| Description of the task |
Recast the lines below as a Markdown table with the columns Number and Text. Start at the line that contains "By looking at", end with the last line of the items, and leave out blank lines.

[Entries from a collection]
------------------------
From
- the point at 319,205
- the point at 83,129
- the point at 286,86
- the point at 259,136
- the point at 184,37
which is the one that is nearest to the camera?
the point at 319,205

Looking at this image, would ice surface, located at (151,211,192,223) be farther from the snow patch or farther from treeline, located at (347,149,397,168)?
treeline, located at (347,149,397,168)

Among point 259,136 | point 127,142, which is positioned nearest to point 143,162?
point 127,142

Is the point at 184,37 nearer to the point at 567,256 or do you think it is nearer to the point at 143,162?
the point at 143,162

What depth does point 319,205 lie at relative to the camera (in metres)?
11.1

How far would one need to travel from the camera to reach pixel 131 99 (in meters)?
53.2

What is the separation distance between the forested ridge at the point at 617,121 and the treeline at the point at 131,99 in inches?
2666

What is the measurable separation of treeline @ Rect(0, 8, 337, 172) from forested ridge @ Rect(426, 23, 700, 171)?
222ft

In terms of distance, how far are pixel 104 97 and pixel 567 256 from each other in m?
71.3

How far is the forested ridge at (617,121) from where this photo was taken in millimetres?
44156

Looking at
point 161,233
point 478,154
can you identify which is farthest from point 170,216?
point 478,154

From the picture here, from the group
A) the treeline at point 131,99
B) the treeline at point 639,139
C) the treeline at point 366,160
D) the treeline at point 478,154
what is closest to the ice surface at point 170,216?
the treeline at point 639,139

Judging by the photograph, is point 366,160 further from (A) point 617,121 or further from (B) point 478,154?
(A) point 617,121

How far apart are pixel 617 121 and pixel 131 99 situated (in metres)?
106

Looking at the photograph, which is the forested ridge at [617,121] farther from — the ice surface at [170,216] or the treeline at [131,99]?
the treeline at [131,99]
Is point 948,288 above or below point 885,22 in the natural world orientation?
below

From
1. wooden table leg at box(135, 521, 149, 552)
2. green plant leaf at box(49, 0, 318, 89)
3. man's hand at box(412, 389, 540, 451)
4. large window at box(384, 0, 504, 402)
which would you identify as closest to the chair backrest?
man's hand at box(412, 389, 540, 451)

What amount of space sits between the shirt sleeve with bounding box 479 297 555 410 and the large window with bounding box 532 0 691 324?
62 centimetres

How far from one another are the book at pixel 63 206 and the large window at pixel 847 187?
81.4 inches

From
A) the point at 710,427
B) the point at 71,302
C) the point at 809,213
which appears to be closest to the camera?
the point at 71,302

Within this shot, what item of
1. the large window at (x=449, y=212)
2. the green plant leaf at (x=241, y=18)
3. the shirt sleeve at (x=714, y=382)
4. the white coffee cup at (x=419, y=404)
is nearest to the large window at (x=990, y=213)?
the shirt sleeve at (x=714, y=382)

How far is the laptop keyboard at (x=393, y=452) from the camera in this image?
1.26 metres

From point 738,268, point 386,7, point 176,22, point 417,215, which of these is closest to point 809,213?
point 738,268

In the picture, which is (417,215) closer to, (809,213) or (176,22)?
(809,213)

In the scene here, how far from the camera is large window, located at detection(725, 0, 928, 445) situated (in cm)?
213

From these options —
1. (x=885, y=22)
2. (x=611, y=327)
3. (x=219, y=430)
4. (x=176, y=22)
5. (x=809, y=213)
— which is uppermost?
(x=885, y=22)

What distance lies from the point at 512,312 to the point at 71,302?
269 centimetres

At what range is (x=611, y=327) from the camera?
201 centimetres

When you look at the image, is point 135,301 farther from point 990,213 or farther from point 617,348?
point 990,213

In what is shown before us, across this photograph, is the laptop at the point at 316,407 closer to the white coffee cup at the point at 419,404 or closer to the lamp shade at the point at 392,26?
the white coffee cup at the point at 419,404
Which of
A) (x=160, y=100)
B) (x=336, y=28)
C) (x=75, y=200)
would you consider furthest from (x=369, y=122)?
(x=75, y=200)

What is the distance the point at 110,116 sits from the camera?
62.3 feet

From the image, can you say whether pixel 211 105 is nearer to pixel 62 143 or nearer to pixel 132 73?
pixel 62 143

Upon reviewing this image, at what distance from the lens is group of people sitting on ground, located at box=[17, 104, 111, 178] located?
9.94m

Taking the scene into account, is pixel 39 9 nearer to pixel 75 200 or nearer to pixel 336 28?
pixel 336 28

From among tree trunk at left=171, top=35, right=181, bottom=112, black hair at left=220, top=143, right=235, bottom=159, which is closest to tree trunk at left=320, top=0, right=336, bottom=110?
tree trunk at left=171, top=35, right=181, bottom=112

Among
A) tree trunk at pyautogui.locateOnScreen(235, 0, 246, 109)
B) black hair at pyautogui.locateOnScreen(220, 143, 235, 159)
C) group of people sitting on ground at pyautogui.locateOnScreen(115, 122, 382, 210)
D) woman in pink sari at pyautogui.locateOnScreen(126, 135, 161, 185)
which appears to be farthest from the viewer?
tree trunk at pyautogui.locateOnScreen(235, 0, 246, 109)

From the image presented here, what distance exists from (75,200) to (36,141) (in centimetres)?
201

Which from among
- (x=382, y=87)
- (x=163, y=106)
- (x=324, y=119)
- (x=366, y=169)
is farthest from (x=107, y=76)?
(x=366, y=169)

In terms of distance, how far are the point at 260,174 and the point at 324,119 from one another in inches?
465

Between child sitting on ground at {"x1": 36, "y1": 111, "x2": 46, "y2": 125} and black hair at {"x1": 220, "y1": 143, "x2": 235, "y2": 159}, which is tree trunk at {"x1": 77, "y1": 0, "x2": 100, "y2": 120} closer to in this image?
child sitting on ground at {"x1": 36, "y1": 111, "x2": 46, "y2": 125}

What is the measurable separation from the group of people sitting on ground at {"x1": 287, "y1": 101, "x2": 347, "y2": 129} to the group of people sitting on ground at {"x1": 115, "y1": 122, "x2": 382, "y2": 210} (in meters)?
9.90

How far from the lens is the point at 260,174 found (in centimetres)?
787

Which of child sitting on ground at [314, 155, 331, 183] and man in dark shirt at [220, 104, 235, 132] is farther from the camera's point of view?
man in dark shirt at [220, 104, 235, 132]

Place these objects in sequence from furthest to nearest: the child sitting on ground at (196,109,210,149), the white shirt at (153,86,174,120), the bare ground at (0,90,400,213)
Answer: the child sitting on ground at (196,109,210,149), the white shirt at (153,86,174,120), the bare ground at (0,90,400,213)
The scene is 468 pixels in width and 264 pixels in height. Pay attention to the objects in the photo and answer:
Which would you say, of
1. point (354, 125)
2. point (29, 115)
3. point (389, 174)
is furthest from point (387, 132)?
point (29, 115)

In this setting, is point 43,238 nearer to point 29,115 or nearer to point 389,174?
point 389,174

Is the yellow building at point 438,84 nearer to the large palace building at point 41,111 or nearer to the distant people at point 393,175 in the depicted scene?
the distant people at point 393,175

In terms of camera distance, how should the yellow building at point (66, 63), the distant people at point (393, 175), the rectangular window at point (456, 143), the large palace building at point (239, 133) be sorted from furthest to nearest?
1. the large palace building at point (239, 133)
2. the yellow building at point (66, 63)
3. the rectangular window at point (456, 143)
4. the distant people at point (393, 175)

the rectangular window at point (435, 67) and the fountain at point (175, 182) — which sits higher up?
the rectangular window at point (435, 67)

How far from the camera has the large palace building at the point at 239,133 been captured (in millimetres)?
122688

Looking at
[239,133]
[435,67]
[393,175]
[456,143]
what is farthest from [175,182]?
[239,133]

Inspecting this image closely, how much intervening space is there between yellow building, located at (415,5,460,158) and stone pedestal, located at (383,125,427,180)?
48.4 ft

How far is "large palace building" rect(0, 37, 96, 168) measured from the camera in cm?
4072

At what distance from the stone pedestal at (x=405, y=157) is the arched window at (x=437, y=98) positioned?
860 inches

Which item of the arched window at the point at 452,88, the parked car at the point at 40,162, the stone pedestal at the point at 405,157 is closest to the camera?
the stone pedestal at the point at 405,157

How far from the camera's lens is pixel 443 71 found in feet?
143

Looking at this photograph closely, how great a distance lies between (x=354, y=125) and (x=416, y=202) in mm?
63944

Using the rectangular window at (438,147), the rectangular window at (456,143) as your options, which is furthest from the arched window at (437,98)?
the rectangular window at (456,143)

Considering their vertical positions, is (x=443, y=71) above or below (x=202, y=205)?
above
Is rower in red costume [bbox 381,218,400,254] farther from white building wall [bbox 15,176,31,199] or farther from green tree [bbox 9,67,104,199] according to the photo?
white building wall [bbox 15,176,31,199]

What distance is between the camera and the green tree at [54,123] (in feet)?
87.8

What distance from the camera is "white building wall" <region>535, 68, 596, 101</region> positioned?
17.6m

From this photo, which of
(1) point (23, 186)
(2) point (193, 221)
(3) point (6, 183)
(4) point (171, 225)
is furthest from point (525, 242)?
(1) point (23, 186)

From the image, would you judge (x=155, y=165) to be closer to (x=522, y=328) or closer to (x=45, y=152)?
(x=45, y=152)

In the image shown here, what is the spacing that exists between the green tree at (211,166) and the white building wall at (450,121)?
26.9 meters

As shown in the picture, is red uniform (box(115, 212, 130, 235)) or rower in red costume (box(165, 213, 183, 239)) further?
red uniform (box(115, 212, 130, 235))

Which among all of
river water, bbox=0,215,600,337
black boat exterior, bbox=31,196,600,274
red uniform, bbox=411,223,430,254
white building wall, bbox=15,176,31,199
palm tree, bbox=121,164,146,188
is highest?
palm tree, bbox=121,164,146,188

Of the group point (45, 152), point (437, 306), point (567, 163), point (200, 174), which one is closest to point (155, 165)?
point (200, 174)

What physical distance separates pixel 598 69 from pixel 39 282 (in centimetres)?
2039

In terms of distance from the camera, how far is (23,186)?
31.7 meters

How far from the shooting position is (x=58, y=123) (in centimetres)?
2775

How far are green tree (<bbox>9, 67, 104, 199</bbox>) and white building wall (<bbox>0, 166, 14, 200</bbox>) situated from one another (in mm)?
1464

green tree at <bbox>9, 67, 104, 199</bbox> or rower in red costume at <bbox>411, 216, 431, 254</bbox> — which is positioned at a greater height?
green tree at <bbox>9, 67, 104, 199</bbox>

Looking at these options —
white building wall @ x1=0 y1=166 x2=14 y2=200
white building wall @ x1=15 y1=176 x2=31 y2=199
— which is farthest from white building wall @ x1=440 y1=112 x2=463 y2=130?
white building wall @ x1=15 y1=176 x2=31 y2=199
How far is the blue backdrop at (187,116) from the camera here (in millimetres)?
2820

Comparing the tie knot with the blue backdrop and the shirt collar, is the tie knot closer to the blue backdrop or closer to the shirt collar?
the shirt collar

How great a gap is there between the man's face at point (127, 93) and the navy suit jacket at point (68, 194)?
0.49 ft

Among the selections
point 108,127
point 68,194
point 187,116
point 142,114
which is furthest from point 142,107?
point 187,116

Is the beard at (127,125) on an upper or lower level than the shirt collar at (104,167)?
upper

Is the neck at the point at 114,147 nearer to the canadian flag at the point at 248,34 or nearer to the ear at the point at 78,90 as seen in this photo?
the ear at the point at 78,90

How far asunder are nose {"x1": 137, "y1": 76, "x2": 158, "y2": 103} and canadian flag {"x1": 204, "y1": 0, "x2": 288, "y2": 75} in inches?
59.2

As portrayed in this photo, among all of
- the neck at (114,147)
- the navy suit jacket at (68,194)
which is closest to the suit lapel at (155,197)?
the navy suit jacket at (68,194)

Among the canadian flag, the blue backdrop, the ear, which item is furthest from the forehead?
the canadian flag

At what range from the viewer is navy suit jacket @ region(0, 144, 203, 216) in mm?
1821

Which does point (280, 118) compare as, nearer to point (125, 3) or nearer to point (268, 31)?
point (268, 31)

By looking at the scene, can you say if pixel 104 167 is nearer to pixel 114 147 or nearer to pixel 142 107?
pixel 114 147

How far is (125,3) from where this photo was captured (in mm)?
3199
------------------------
| Result of the exercise |
| Number | Text |
|---|---|
| 1 | By looking at the scene, can you say if pixel 104 167 is nearer to pixel 114 147 or nearer to pixel 142 107? |
| 2 | pixel 114 147 |
| 3 | How far is (125,3) from where this photo was captured (in mm)? |
| 4 | 3199 |